Kate Forbes’s run for First Minister may be short-lived but it will certainly be interesting. Her challenge: she’s a member to the Free Church of Scotland which opposes gay marriage, abortion and gender self-ID. For seven years as a parliamentarian she has avoided saying what she thinks about such issues and for obvious reasons: it would cause her problems. But today she was asked directly and gave a straight answer: she would have voted against gay marriage and would have ‘struggled’ to back Nicola Sturgeon on gender self-ID.

I’m a member of the SNP and I believe that no office should be removed from any candidate on the basis of protected characteristics, including faith. I think there’s a way to square my faith as well as my membership and leadership of the SNP – and that includes things like having to love my neighbour.

So why would she run to be leader of a party whose membership are very much in favour of both? In her first interview round since going on maternity leave last summer, she told STV’s Colin Mackay that she is making a plea for tolerance.

So she regards her Calvinism as a ‘protected characteristic’, a phrase which has a specific meaning in politics and law. Sadiq Khan, for example, is unlikely to be asked if he backs gay marriage – not just because this isn’t really relevant to his duties as Mayor of London but because this would be seen as a dig at his being Muslim. He voted for it, so does it matter what he personally believes? And no, it would not be hypocritical to think one way and vote another on such issues. You can be against gay marriage in your own church, mosque or synagogue – but through a belief in liberty, vote to ensure that others can arrange their own affairs in any way they like. Tim Farron voted for equal marriage but was asked a different question: did he regard gay sex as sinful? His inability to answer that question ended his leadership. So the defence that had previously served as a protection – ‘I disagree with X but I would not impose my beliefs nationally’ – is no longer a defence. You are asked if you agree with X and if you don’t then you’re seen as an apostate, beyond the pale. Just as Catholics were in the old days. That is, in my view, a malign and intolerant development, the resurrection of the old Puritanism, that threatens Muslims as much as Wee Frees and indeed others who demur from current consensus. There is a case, as Forbes says, for such dissidents – Islamic, Christian and secular – to have their matters of faith regarded as a protected characteristic in a politics where people accept differences and agree to disagree.

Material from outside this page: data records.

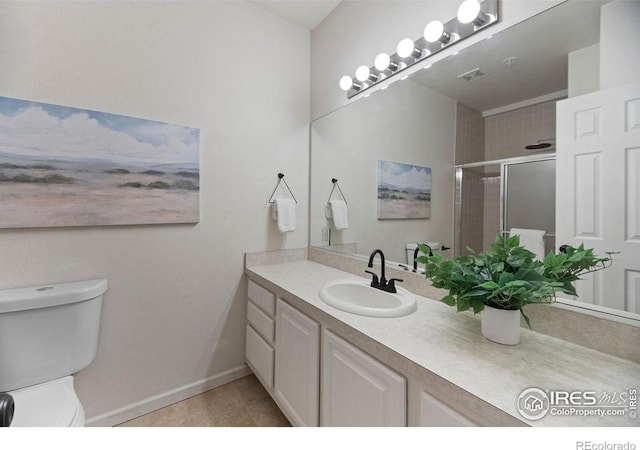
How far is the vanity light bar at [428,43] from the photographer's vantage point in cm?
111

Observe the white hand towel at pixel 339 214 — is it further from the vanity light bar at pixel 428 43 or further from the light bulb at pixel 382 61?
the light bulb at pixel 382 61

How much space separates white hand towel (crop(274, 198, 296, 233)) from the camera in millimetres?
1898

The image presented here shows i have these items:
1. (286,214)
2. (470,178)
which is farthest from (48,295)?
(470,178)

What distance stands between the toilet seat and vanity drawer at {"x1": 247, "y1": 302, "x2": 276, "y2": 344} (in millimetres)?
809

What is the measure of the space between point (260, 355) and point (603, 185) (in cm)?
174

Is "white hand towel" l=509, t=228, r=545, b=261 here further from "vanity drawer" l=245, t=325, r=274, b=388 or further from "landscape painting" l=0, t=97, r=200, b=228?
"landscape painting" l=0, t=97, r=200, b=228

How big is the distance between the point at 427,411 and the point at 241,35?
2221mm

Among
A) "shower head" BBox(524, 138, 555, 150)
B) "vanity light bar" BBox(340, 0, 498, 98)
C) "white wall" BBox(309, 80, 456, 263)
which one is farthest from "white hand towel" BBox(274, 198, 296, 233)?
"shower head" BBox(524, 138, 555, 150)

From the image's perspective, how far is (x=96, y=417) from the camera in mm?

Some argue that Christianity cannot be a protected characteristic because it’s a majority faith – so Christianophobia cannot really be a thing. But the dynamics of this argument will change as fast as the country loses its religion. Christians made up 46 per cent of the population according to the 2021 census, down from 56 per cent a decade ago. So Christians are now an official minority. The Free Church of Scotland is tiny – about 13,000 worshippers – so should it be afforded the same respect and protection as other minority faiths? This seems to be what Forbes is advocating. She offers the example of Angela Merkel, who personally opposed gay marriage but still believed that it should be brought in if via a democratic process.

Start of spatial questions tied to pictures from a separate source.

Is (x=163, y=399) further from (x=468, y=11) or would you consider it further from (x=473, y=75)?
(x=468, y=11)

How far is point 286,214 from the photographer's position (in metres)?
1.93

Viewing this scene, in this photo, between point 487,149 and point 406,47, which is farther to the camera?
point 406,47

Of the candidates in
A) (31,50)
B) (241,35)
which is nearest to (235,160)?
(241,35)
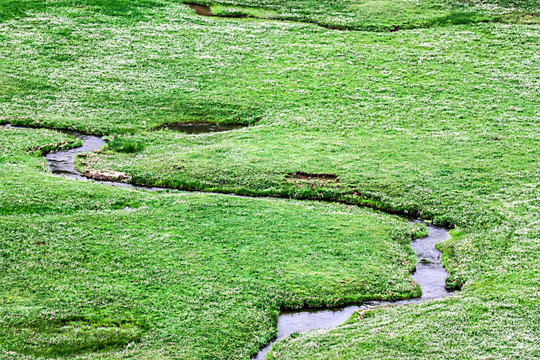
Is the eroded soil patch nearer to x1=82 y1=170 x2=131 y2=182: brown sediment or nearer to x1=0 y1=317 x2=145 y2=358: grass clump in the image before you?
x1=82 y1=170 x2=131 y2=182: brown sediment

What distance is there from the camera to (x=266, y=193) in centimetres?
5109

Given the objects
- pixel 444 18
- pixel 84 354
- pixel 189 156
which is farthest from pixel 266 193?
pixel 444 18

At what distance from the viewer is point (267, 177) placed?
173ft

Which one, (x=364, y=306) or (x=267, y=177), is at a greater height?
(x=267, y=177)

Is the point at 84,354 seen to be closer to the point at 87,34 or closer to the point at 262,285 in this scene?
the point at 262,285

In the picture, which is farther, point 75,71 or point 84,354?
point 75,71

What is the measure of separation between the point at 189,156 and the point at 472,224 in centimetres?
2603

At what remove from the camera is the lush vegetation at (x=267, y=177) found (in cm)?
3331

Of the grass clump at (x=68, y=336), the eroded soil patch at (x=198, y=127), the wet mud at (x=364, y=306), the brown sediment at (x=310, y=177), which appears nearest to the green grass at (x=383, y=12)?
the eroded soil patch at (x=198, y=127)

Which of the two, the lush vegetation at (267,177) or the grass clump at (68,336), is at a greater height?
the lush vegetation at (267,177)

My guess is that the SNP members who are appalled at Forbes’s views will not overtly attack her for them. It looks likely that the SNP machine, that once backed Nicola Sturgeon, has decided to go for Humza Yousaf rather than Angus Robertson who was favourite to win until this weekend. Robertson has, I suspect, been asked to fall on his sword – and do so with a dig at Forbes saying he could not take on such a job seeing as he has a young family. Forbes has a toddler and three other children through her recent marriage, a point that Robertson did not really have to make.

Yousaf has, meanwhile, been asked by Andrew Marr about gay marriage. ‘I’m a supporter of equal marriage,’ he replied. ‘Let me get to the crux of the issue that you’re asking me. I’m a Muslim. I’m somebody who’s proud of my faith. I’ll be fasting during Ramadan in a few weeks’ time. But what I don’t do is, I don’t use my faith as a basis of legislation. What I do as a representative, as a leader, as a Member of the Scottish Parliament is my job: to bring forward policy and pursue it in the best interests of the country.’

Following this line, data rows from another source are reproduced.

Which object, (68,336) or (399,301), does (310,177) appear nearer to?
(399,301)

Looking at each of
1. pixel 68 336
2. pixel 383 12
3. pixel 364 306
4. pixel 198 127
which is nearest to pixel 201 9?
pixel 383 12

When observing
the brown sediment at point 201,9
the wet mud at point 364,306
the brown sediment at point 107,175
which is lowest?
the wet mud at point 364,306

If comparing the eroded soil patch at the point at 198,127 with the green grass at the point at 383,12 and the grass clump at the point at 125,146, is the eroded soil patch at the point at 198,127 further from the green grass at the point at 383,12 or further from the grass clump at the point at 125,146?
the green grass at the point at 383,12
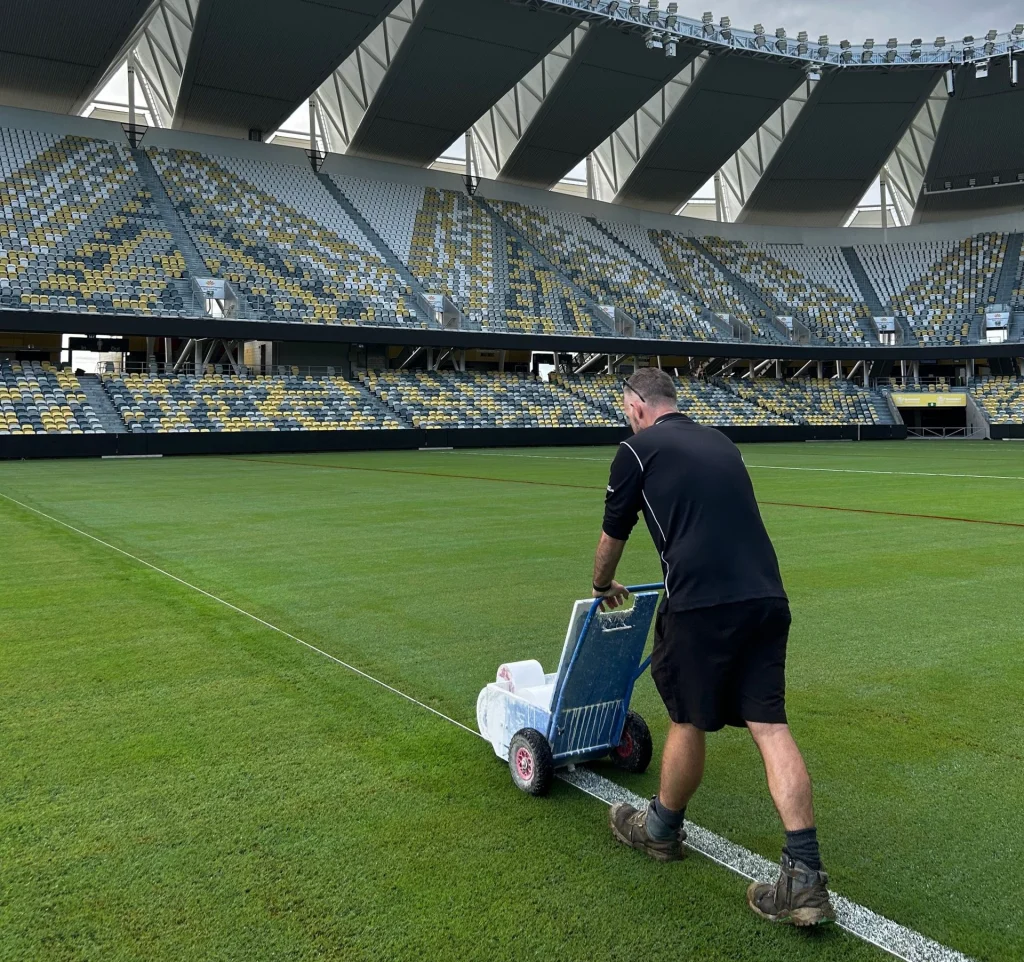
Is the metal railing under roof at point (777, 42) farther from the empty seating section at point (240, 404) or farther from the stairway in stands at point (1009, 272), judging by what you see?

The crux, of course, is what Yousaf thinks – not how he’d vote. And he didn’t answer, although Forbes did. So we still don’t know. When it comes to gay marriage, does Yousaf disagree with his faith – or his party? Does he agree with the mainstream Islamic position that marriage should be between a man and a woman? Marr didn’t press the issue on LBC. I’m not sure he would have done so for Forbes, either: some interviewers regard questions of conscience as an intrusion. Farron’s leadership of the Lib Dems was, of course, sunk by repeated questions as to whether he thought gay sex is sinful.

Now that Forbes has put her cards on the table, will she be denounced as a homophobe or a Terf? I suspect not: to do so would be a bit too crass. But her answer does amount to a large – and pretty brave – gamble from her party. She has declared her values and now asks her party if they’d elect her anyway. She is optimistic, she says, about SNP tolerance. We’ll soon see how justified her tolerance is.